Soft and chewy Chocolate Chip Tangerine Cookies made with orange sugar, melty chocolate chips, and dried tangerines for a bright citrus twist on a classic cookie recipe.

There’s something a little magical about citrus in cookies. Chocolate chip cookies already feel like comfort, but adding dried tangerines and orange sugar gives them this bright, cozy twist that somehow tastes both nostalgic and a little unexpected.
These Chocolate Chip Tangerine Cookies are soft in the middle, lightly crisp around the edges, and packed with little bursts of citrus that balance perfectly with the chocolate.
The real secret is the orange sugar. Rubbing fresh orange zest into granulated sugar releases the oils from the peel, making the whole kitchen smell incredible before the cookies even hit the oven. It adds this subtle citrus flavor that feels warm instead of overpowering.
I also love the texture the dried tangerines bring. They get chewy in the oven and almost taste like little pockets of citrus burst tucked into the cookie dough. Paired with melty chocolate chips? Honestly, they’re hard to stop eating.

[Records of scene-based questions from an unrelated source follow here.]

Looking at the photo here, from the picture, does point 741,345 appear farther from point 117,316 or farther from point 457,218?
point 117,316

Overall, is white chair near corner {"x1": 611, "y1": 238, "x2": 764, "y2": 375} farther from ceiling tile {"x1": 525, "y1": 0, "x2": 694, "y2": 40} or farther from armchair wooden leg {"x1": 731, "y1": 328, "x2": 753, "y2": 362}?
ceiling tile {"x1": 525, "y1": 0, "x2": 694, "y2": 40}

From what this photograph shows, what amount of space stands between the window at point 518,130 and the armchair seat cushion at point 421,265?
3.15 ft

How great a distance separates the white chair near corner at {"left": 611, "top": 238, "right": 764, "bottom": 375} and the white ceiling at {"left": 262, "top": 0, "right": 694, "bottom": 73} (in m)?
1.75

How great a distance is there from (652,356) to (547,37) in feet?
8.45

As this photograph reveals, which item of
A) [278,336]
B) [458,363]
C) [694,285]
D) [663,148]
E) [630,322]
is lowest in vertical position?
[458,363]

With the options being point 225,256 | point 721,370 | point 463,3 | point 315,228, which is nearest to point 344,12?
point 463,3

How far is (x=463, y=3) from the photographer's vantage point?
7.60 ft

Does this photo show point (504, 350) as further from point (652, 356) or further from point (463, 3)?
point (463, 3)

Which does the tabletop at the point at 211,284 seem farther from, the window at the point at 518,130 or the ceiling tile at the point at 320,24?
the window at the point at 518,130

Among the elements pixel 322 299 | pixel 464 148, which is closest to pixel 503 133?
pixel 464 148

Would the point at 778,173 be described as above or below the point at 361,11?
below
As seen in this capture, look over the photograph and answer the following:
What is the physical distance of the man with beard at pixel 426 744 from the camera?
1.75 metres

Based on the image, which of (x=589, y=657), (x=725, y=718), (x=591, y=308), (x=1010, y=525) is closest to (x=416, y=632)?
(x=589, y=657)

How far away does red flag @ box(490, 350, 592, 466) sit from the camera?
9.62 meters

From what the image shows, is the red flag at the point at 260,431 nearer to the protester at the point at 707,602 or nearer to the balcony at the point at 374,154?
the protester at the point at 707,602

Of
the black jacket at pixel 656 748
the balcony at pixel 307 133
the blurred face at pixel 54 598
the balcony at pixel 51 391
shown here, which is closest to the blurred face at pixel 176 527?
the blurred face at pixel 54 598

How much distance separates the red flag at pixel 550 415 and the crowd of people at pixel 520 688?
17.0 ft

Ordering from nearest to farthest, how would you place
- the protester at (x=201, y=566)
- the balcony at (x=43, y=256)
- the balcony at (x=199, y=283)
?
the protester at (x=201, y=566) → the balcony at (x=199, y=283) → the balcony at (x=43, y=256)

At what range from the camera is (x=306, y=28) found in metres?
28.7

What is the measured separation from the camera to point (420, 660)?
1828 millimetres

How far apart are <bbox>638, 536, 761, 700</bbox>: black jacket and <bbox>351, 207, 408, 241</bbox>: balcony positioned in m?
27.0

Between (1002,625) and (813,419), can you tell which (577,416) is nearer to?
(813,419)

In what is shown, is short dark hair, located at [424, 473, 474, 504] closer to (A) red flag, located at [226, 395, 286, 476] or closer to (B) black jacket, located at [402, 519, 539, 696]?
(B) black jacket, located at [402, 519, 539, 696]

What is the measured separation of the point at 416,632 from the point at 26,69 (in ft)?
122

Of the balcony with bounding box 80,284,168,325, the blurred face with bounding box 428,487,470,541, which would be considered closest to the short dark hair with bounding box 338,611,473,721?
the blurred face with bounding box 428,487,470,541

These Chocolate Chip Tangerine Cookies are the result of my being the victim of marketing ploys. I love to try new things, especially if I can bake with them.
So when at Costco last year I saw a bag of dried tangerines I was super intrigued as I couldn’t wrap my head around that. The only citrus I have had is candied citrus peel, which are sweet. So these I figured would be tart. And they are, but in a good way because they do have sugar with them.
Definitely good in a cookie.
Like my Cranberry Orange Pistachio Cookies, these are rolled in orange sugar.
Not the color orange as some get confused on that. It’s sugar that you rub orange peel in and it releases the oil into sugar.
Do you need to do that? No. But in the words of Elle Woods “I think it gives it a little something extra, don’t you think?”

These are the kind of cookies that feel perfect for:
- holiday cookie trays
- cozy rainy afternoons
- gifting to friends
- or just eating warm off the baking sheet while pretending you’ll “save some for later”
A couple quick tips:
- Don’t overbake them. They should still look slightly gooey in the center when you pull them out.
- Yes, the oven temp really is 360°. It gives the edges a nice golden finish while keeping the centers soft.
- Finely dice the dried tangerines so they distribute evenly throughout the dough.

At the end of the day, these cookies are proof that a small twist on a classic recipe can make something feel completely new. The orange sugar and dried tangerines add just enough citrus to brighten up the rich chocolate chip cookie base without overpowering it. They’re simple to make, a little unique, and definitely worth keeping in your regular baking rotation.

Want More Cookie Recipes?
Vanilla Bean Caramel Thumbprint Cookies
White Chocolate Dried Pineapple Salted Macadamia Nut Cookie
Caramel Cream Filled Snickerdoodles
Double Chocolate Rainbow Chip Cookies
Strawberry Cheesecake Chocolate Chip Cookies
Chocolate Chip Tangerine Cookies
Ingredients
- Orange Sugar:
- zest from one orange
- 1 cup granulated sugar
- For cookies:
- 8 oz. unsalted butter, at room temperature
- 1/4 cup granulated sugar
- 2 cups light brown sugar, packed
- 2 eggs
- 1 tsp. vanilla extract
- 3 1/2 cup All-Purpose flour
- 1 1/2 tsp. Baking soda
- 3/4 tsp. salt
- 1 cup chocolate chips (semi or milk based on your preference)
- 1 cup dried tangerines (diced finely)
Instructions
- Orange Sugar:
- In a medium bowl mix the orange zest and sugar.
- Rub the orange zest into the sugar with hands.
- You can sift out orange zest if desired or keep.
- For cookies:
- Using a stand mixer with the paddle attachment cream together the butter and the sugars until very light and fluffy, about 3 minutes on medium high.
- Scrape down the side of the bowl. Continue mixing while adding the eggs one at time.
- Make sure each egg is incorporated before adding the next.
- Add the vanilla extract and scrape down the bowl with a spatula.
- In a small bowl combine the flour, soda and salt and mix to combine.
- With the machine on low, slowly add the flour.
- Mix until just combined, taking care not to over mix. With a spatula fold in the chocolate and dried tangerine pieces.
- Roll cookie dough in to 1 inch balls. Then roll the balls into the orange sugar.
- Bake at 360* for 12 minutes. They should be lightly golden on the outside but still look gooey on the inside.
- *Please note that yes that reads 360 and not 350. If you oven does not go to that I would stay with 350 and bake an extra minute.